## What is required
In the items below, replace every "clock" with "watch" and change nothing else. Leave the pictures out of your answer.

-------------------------

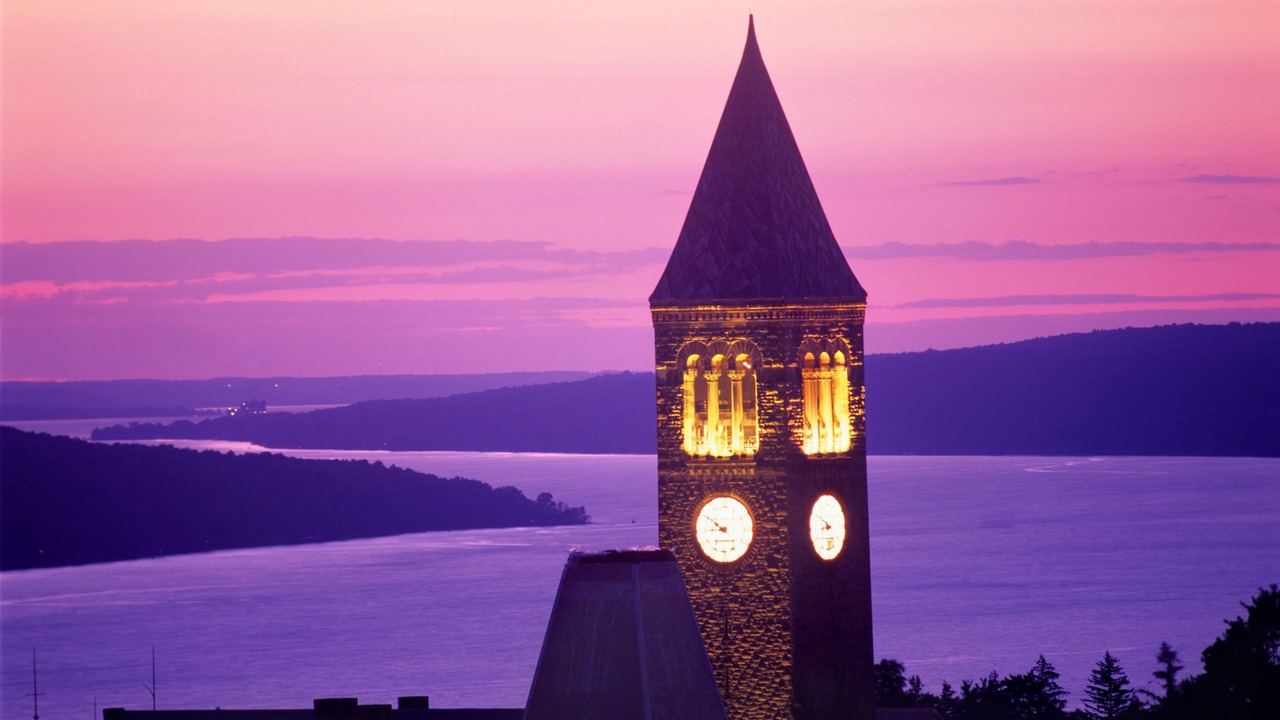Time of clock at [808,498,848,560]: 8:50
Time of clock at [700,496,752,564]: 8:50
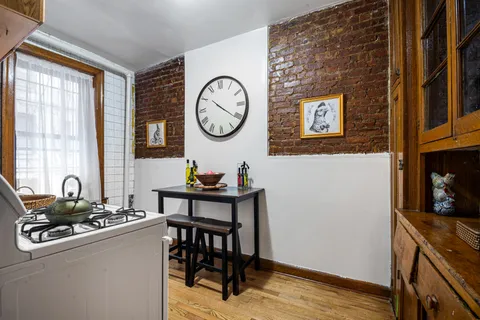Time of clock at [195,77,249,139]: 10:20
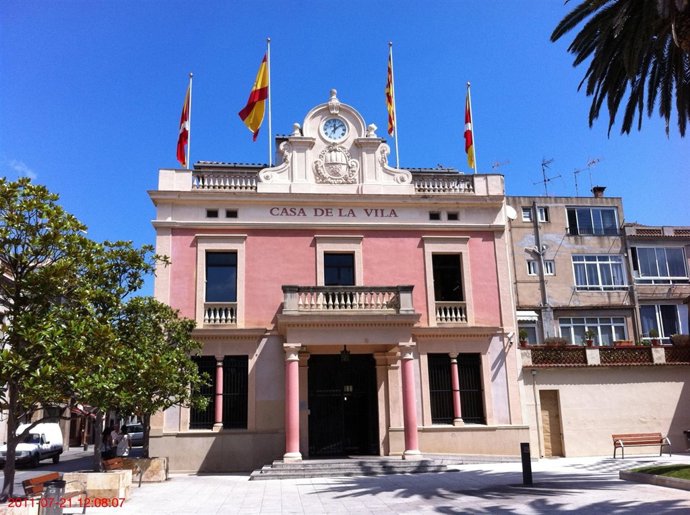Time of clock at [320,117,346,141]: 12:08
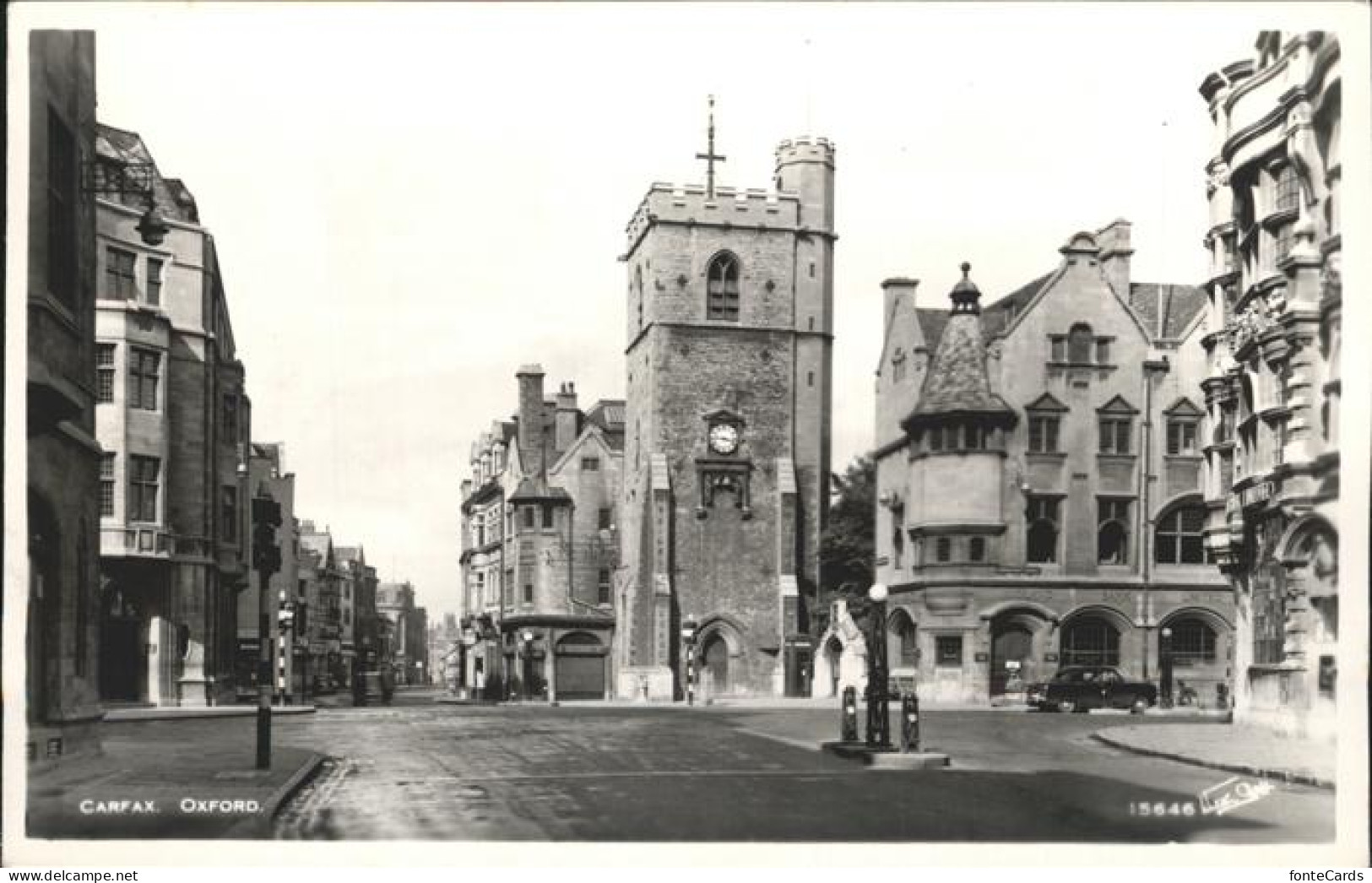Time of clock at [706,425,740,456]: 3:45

-------------------------

## Task answer
Time of watch at [808,498,848,560]: 8:50
Time of watch at [700,496,752,564]: 8:50
Time of watch at [195,77,249,139]: 10:20
Time of watch at [320,117,346,141]: 12:08
Time of watch at [706,425,740,456]: 3:45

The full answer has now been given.